Defects in solid materials are responsible for many of their most interesting and critical properties. We have developed a site-selective laser technique that allows us to monitor the aggregation of rare earth ion defects in solids on the microscopic scale. This Excitation-Absorption laser method enables us to derive kinetic rate information and thermodynamic parameters for the distribution of defects in solids. For doped materials, various types of defects arise when the dopant ions have ionic charges that differ from the charges of host crystal ions. In model systems such as alkaline earth fluorides doped with trivalent rare earth ions, some defect sites consist of a single dopant ion, while others consist of clusters of dopant cations and interstitial anions. Heat treatment of doped samples leads to a distribution of the various types of defect sites that is characteristic of the temperature and length of heat treatment and the total dopant ion concentration. The results from a study of the formation of trivalent europium ion defect aggregates in calcium fluoride indicate that our method successfully monitors changes in individual site concentrations resulting from heat treatment.
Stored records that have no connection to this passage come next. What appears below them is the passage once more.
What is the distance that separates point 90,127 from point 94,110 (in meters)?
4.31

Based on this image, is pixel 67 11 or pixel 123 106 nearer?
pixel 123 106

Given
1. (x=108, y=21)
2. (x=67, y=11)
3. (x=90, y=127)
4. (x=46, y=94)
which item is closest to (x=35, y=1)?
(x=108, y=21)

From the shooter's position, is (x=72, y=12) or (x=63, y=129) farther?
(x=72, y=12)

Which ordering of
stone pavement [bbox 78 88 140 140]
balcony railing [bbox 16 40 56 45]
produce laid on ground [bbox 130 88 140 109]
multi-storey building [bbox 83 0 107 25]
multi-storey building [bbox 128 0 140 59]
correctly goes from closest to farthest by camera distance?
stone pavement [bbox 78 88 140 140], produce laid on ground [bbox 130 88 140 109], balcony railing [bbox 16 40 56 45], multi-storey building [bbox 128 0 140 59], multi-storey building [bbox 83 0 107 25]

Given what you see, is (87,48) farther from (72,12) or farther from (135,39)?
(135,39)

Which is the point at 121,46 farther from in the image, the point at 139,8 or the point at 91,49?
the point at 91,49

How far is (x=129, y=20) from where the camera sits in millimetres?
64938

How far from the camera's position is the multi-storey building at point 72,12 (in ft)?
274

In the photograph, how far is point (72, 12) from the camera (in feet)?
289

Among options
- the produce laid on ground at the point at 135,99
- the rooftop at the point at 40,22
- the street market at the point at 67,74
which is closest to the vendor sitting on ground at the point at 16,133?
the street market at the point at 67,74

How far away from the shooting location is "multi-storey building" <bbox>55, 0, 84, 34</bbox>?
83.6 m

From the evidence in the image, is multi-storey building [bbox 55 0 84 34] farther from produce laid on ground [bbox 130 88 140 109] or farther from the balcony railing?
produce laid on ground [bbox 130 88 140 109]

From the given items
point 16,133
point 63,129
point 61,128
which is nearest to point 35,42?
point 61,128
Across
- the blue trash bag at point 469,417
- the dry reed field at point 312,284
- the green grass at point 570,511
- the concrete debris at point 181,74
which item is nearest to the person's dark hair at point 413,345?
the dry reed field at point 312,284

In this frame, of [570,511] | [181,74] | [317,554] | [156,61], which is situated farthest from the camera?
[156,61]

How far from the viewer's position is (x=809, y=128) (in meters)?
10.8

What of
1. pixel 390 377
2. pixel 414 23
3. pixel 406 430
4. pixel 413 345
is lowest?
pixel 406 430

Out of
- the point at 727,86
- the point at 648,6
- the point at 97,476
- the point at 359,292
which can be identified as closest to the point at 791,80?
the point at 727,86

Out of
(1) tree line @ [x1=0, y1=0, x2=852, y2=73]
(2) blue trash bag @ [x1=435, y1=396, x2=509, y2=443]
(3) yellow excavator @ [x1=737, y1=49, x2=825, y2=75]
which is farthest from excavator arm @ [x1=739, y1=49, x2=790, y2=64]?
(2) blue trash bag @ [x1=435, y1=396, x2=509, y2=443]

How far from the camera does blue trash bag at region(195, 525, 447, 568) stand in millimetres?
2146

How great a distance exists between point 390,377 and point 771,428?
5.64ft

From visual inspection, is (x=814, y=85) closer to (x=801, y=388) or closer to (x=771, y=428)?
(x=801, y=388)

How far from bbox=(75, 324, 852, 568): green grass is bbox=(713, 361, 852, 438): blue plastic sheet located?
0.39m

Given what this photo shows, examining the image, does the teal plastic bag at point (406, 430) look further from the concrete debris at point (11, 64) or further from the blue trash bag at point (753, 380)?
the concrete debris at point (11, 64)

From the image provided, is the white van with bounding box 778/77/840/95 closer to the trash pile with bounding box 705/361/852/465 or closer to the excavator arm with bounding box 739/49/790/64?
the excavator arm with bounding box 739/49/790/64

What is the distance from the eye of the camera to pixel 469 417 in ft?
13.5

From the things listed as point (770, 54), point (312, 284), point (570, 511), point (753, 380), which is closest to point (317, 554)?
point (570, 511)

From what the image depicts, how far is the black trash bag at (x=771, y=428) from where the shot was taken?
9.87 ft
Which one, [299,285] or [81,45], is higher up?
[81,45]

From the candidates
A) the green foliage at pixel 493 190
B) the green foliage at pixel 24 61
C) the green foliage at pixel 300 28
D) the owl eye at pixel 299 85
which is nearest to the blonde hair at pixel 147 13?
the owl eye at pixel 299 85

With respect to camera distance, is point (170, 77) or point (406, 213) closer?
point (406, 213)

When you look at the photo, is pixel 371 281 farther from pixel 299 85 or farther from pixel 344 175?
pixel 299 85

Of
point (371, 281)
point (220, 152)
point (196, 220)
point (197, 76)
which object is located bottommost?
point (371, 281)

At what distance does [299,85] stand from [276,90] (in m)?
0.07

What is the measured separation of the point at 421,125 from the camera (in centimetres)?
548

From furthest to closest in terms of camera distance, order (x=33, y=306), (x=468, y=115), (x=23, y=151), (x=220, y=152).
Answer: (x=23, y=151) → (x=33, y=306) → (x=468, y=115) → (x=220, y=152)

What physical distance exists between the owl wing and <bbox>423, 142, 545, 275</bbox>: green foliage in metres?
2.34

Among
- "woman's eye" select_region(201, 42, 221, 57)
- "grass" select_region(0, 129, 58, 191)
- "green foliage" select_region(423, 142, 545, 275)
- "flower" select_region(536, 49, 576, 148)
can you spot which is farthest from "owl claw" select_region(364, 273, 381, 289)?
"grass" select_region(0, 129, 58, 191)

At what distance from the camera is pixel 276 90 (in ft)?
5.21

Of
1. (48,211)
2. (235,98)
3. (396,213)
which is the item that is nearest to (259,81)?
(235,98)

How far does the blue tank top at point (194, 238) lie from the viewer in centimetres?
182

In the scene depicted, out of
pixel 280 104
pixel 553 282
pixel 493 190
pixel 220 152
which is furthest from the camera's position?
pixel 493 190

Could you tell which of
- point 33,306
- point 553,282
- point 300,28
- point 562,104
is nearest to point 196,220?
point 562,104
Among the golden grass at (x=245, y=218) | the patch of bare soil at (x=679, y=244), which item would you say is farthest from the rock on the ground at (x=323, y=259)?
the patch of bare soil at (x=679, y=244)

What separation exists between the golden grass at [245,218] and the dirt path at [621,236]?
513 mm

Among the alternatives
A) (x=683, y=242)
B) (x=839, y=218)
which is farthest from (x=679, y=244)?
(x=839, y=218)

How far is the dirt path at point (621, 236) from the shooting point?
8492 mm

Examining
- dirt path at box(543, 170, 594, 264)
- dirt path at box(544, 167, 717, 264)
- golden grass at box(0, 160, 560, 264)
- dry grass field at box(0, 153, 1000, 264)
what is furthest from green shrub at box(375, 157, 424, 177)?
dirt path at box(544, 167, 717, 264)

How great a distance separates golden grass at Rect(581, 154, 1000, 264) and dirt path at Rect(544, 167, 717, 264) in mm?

The results of this study are consistent with the formation of negatively-charged dimer and trimer defects in Eu ^{3+}:CaF_2 crystals from isolated europium ion and (Eu:F_ {rm i}) single pair defects. In addition, we present evidence for rapid equilibrium between the isolated ion and the single pair. Other work presented in this thesis includes the development of a high-temperature fluorine oxidation apparatus that we used to convert divalent europium ions to the trivalent state in calcium fluoride single crystals. This apparatus was also used to increase the superconducting T _{rm c}'s of YBa _2Cu_3O_ {rm 7-x} through modification of the copper-oxygen oxidation states.